Крэйг потерял сознание. Очнулся он уже днем. Казалось, что тьма слой за слоем сползает с его глаз, а сам он все ближе поднимается к свету из бездны. Во тьме светился крохотный тусклый красновато-оранжевый диск; постепенно он раздувался, разгорался и наконец заполнил собой весь мир. Тьма ушла, и теперь Крэйг широко открытыми глазами смотрел на слепящее солнце.
Он судорожно сглотнул и повернул голову. И, словно его уши вдруг открылись, услышал мелодию. Кто-то, пока неразличимый за хороводом огненных пятен, насвистывал немецкую песенку.
Хоффманстааль…
Хоффманстааль сидел на корме, покойно сложив на коленях мускулистые, опушенные золотом руки.
Свист оборвался.
— Доброе утро, мой друг. Вы долго спали. Надеюсь, вы хорошо отдохнули.

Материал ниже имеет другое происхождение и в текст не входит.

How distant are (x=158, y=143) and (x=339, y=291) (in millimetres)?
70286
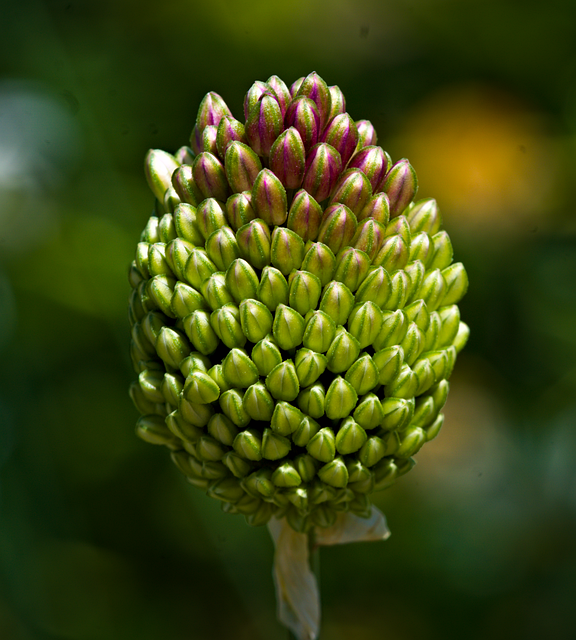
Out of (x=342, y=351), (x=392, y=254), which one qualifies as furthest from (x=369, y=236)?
(x=342, y=351)

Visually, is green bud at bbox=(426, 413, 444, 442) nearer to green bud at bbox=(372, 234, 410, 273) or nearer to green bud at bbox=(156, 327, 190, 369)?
green bud at bbox=(372, 234, 410, 273)

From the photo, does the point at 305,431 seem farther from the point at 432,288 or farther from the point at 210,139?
the point at 210,139

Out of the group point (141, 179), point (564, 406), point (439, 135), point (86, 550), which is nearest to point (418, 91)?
point (439, 135)

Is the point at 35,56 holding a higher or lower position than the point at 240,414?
higher

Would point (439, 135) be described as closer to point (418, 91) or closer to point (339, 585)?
point (418, 91)

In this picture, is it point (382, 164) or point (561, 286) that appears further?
point (561, 286)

Крэйг смотрел на него в упор, беззвучно шевеля губами.
Высоко вверху раздался резкий крик чайки. Ей ответила другая, скользившая над самой водой.
Хоффманстааль улыбнулся.
— Не смотрите на меня так. Уверяю вас, я почти совершенно не опасен — Он мягко рассмеялся. — Могло быть ведь и гораздо хуже. Представьте себе, например, что я был бы, к примеру, вервольфом. А?
Несколько секунд он ждал ответа, потом продолжил:
— О да, ликантропия вполне реальна, реальна, как эти чайки. Или, проводя более подходящую аналогию, — реальна, как эти акулы. Знаете, как-то в Париже я целых три месяца прожил с одной молодой особой. Днем она была мойщицей в публичных банях, а ночью — волком. Вернее, вервольфом — это не совсем одно и то же. Она выбирала свои жертвы по их…

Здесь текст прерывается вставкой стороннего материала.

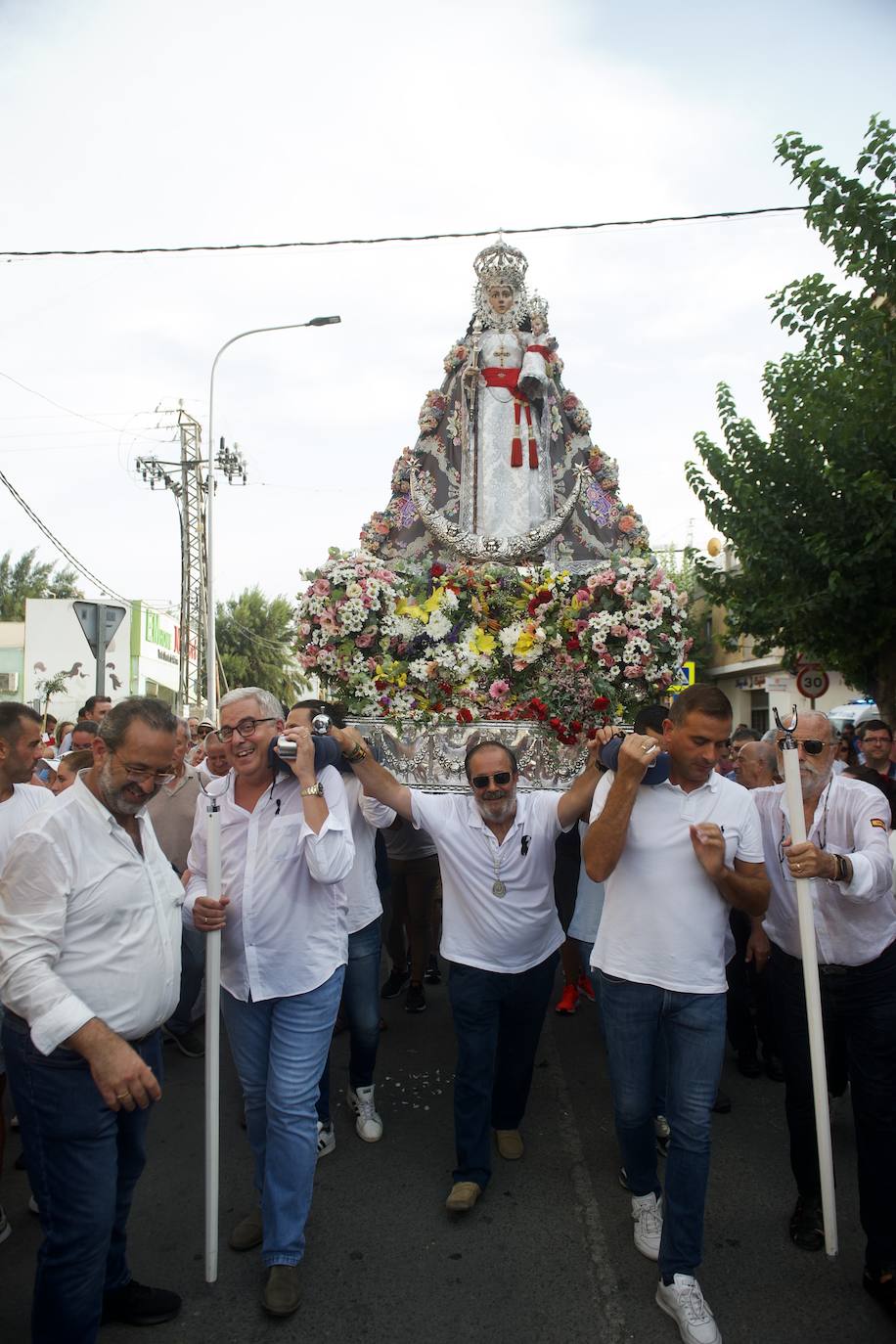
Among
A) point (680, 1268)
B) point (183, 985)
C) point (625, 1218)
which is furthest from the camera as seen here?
point (183, 985)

Крэйг оцепенело слушал, сознавая, что Хоффманстааль просто болтает, стремясь отвлечь его. История о даме-оборотне постепенно сошла на анекдот, вне всякого сомнения выдуманный: Хоффманстааль сам засмеялся и, похоже, немного обиделся, когда Крэйг даже не улыбнулся в ответ. Этот могучий человек был довольно чувствителен и раним. Чувствительный вампир! Чувствуя, что Крэйг испытывает к нему отвращение, Хоффманстааль пытался спрятать смущение в потоке слов.
— …и когда жандарм увидел, что пуля, которая убила ее, — обыкновенная, свинцовая, он сказал: «Месье, вы обошлись с этой pauvre jeune fille неблагородно». Ха! Естественно, для меня это был довольно грустный момент, и все же…

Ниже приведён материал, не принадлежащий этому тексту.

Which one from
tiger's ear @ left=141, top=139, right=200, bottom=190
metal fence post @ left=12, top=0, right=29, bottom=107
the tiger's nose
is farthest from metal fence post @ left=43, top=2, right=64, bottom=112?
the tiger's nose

— Перестаньте! — выдохнул Крэйг. — Превратитесь… превратись в нетопыря и улетай. С глаз моих долой… напился моей крови…
Он попытался отвернуться, но локти разъехались, и лопатки со стуком ударились о днище лодки. Он лежал с закрытыми глазами, и в его горле стоял ком — одновременно хотелось смеяться и тошнило.
— Я не умею превращаться в нетопыря, друг мой. Мерзкие созданьица… — Хоффманстааль тяжело вздохнул. — И в гробу я не сплю. И, как вы уже заметили, свет для меня безвреден. Это все предрассудки. Суеверия!.. Вы знаете, что мой дед умер оттого, что ему пробили сердце осиновым колом? — Его брови сердито встопорщились. — Поверьте уж, мы, те, кто отличен от вас, больше должны бояться суеверных невежд, чем они — нас. В конце концов, их так много, а нас так мало!
Все эти долгие ночи, проведенные в шлюпке, перед Крэйгом стояло строгое, укоризненное лицо отца. Отец Крэйга был баптистским проповедником. Когда шлюпка дрейфовала по зеркальной морской глади, отражающей звездное небо с такой отчетливостью, что казалось, будто она висит в центре огромной звездной сферы, когда Крэйг чувствовал теплые, влажные губы вампира на своей шее, — тогда стыд материализовывался перед его взором в лицо отца.